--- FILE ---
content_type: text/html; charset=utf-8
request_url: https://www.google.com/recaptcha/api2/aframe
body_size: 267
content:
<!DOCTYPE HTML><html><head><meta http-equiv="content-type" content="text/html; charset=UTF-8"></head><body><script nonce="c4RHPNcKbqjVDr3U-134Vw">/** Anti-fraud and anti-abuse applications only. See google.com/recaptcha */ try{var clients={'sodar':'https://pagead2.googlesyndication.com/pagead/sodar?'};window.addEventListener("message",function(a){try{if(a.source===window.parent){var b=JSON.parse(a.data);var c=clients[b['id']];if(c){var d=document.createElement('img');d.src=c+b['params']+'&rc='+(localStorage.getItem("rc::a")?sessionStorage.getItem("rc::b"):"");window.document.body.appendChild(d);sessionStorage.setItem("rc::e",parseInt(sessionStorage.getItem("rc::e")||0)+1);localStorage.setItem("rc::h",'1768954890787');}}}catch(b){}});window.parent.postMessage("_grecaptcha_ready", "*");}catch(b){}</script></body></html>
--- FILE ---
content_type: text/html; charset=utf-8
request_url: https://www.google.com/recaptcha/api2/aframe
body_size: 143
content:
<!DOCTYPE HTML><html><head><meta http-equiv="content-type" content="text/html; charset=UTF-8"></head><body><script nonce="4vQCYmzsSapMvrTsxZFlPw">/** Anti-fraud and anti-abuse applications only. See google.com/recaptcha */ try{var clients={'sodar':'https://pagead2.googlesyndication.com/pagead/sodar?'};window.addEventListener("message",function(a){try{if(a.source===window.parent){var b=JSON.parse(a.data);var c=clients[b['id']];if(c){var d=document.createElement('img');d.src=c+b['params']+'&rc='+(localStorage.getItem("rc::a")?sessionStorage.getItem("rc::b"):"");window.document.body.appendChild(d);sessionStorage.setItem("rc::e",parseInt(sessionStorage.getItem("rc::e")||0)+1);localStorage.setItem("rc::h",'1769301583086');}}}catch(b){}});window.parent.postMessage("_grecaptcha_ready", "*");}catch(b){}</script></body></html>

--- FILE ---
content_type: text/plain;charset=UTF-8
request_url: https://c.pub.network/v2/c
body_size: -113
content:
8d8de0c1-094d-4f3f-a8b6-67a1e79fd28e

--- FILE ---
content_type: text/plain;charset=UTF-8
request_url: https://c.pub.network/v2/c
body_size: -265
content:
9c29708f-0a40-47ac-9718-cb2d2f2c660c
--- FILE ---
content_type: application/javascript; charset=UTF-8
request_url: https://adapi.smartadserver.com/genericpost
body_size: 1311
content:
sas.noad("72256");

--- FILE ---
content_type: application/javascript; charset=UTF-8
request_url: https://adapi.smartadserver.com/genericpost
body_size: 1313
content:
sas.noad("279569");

* * * *

_TASK DESCRIPTION_
Every entry must be given again exactly as it reads.

_TASK RESPONSE_
--- FILE ---
content_type: text/html; charset=utf-8
request_url: https://www.google.com/recaptcha/api2/aframe
body_size: 267
content:
<!DOCTYPE HTML><html><head><meta http-equiv="content-type" content="text/html; charset=UTF-8"></head><body><script nonce="c4RHPNcKbqjVDr3U-134Vw">/** Anti-fraud and anti-abuse applications only. See google.com/recaptcha */ try{var clients={'sodar':'https://pagead2.googlesyndication.com/pagead/sodar?'};window.addEventListener("message",function(a){try{if(a.source===window.parent){var b=JSON.parse(a.data);var c=clients[b['id']];if(c){var d=document.createElement('img');d.src=c+b['params']+'&rc='+(localStorage.getItem("rc::a")?sessionStorage.getItem("rc::b"):"");window.document.body.appendChild(d);sessionStorage.setItem("rc::e",parseInt(sessionStorage.getItem("rc::e")||0)+1);localStorage.setItem("rc::h",'1768954890787');}}}catch(b){}});window.parent.postMessage("_grecaptcha_ready", "*");}catch(b){}</script></body></html>
--- FILE ---
content_type: text/html; charset=utf-8
request_url: https://www.google.com/recaptcha/api2/aframe
body_size: 143
content:
<!DOCTYPE HTML><html><head><meta http-equiv="content-type" content="text/html; charset=UTF-8"></head><body><script nonce="4vQCYmzsSapMvrTsxZFlPw">/** Anti-fraud and anti-abuse applications only. See google.com/recaptcha */ try{var clients={'sodar':'https://pagead2.googlesyndication.com/pagead/sodar?'};window.addEventListener("message",function(a){try{if(a.source===window.parent){var b=JSON.parse(a.data);var c=clients[b['id']];if(c){var d=document.createElement('img');d.src=c+b['params']+'&rc='+(localStorage.getItem("rc::a")?sessionStorage.getItem("rc::b"):"");window.document.body.appendChild(d);sessionStorage.setItem("rc::e",parseInt(sessionStorage.getItem("rc::e")||0)+1);localStorage.setItem("rc::h",'1769301583086');}}}catch(b){}});window.parent.postMessage("_grecaptcha_ready", "*");}catch(b){}</script></body></html>

--- FILE ---
content_type: text/plain;charset=UTF-8
request_url: https://c.pub.network/v2/c
body_size: -113
content:
8d8de0c1-094d-4f3f-a8b6-67a1e79fd28e

--- FILE ---
content_type: text/plain;charset=UTF-8
request_url: https://c.pub.network/v2/c
body_size: -265
content:
9c29708f-0a40-47ac-9718-cb2d2f2c660c
--- FILE ---
content_type: application/javascript; charset=UTF-8
request_url: https://adapi.smartadserver.com/genericpost
body_size: 1311
content:
sas.noad("72256");

--- FILE ---
content_type: application/javascript; charset=UTF-8
request_url: https://adapi.smartadserver.com/genericpost
body_size: 1313
content:
sas.noad("279569");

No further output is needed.